Today, the country exists as a “federal semi-presidential republic”, with a president, a prime minister, and a cabinet—but many allege that the power belongs squarely with hardline President Vladimir Putin. Putin enjoys considerable popular support, though some within the country believe him to be responsible for several nefarious doings.
With vast natural resources, a government in flux, and a dwindling population inexorably steeped in alcohol, Russia remains one of the most fascinating places on earth.
Anyone with an internet connection will have seen some pretty crazy dashcam footage. Sometimes it comes from police cars—and the rest of the time it comes from cars in Russia.
Although the footage provides entertainment—such as by capturing film of the meteor strike over the Chelyabinsk region in February 2013—the real reason Russian drivers so frequently employ dash cams is to protect themselves from fraud. An unfortunate cottage industry has sprung up in the country, which involves the staging of accidents in order to profit from insurance claims and lawsuits. The scams can be elaborate—but they’re often as simple as a pedestrian throwing himself in front of a slow moving car and then feigning injury.
There’s a Russian proverb which goes: “The church is near but the road is icy; the tavern is far but I will walk carefully.” And there is no more inexorable stereotype of the Russian people than their traditional love of vodka, traditionally guzzled neat.

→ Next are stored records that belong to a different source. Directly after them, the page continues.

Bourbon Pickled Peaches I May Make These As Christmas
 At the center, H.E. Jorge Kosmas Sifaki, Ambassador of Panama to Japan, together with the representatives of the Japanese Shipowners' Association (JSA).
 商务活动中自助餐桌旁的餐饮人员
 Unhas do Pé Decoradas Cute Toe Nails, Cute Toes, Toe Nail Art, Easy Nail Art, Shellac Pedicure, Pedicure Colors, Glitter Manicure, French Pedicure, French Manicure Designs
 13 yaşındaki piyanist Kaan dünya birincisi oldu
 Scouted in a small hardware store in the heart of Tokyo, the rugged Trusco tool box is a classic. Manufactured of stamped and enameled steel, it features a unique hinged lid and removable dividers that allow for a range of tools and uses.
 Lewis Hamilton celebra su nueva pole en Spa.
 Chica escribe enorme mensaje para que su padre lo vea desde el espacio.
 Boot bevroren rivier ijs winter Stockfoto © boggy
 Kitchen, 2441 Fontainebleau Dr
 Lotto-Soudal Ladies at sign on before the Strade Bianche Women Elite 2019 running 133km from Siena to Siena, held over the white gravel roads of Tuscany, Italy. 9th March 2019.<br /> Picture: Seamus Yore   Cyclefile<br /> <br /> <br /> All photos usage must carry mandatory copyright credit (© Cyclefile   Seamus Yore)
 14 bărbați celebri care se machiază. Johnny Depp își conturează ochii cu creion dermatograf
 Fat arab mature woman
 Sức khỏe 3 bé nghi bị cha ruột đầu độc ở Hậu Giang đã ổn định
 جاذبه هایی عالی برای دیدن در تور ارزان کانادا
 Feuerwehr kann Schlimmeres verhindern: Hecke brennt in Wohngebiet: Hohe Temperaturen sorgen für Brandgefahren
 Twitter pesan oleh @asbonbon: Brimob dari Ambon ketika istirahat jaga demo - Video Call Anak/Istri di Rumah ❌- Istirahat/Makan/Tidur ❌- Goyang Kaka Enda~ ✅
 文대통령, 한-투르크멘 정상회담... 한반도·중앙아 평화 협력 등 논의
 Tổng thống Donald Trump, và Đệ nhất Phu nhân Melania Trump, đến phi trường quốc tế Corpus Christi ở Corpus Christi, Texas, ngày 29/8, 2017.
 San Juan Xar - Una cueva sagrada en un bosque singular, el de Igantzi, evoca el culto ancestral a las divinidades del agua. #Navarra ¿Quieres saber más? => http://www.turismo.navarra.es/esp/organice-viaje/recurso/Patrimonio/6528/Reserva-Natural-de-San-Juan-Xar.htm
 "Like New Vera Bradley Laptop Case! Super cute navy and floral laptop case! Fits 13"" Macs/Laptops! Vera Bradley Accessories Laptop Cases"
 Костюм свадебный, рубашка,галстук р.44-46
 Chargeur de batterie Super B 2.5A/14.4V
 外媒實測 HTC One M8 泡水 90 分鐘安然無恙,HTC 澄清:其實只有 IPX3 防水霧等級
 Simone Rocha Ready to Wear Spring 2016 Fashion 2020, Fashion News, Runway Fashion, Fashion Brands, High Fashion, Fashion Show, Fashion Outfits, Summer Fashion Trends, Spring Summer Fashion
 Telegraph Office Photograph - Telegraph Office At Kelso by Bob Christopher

The holiday season is usually marked by a weeklong binge; during this period, the average Russian is said to spend $400 on alcohol alone. Such risky behavior is not without consequence; in excess of 23,000 people die of alcohol poisoning each year in Russia—and alcohol-related homicides, assaults, and suicides are all among the highest in the world. Life expectancy is lower than in many developing countries, with the average man expected to live the tender age of sixty-three.
There have been several attempts by the government to stem this national tragedy—but as seen in America’s recent history, measures of prohibition can lead to more problems than they solve:
In 1985, Soviet leader Mikhail Gorbachev introduced an anti-alcohol campaign that sought, among other methods, to decrease alcohol production and to raise prices. While this proved mildly effective, the fall of the USSR six years later turned into a party; all of a sudden, alcohol was available in massive quantities, and the population rejoiced.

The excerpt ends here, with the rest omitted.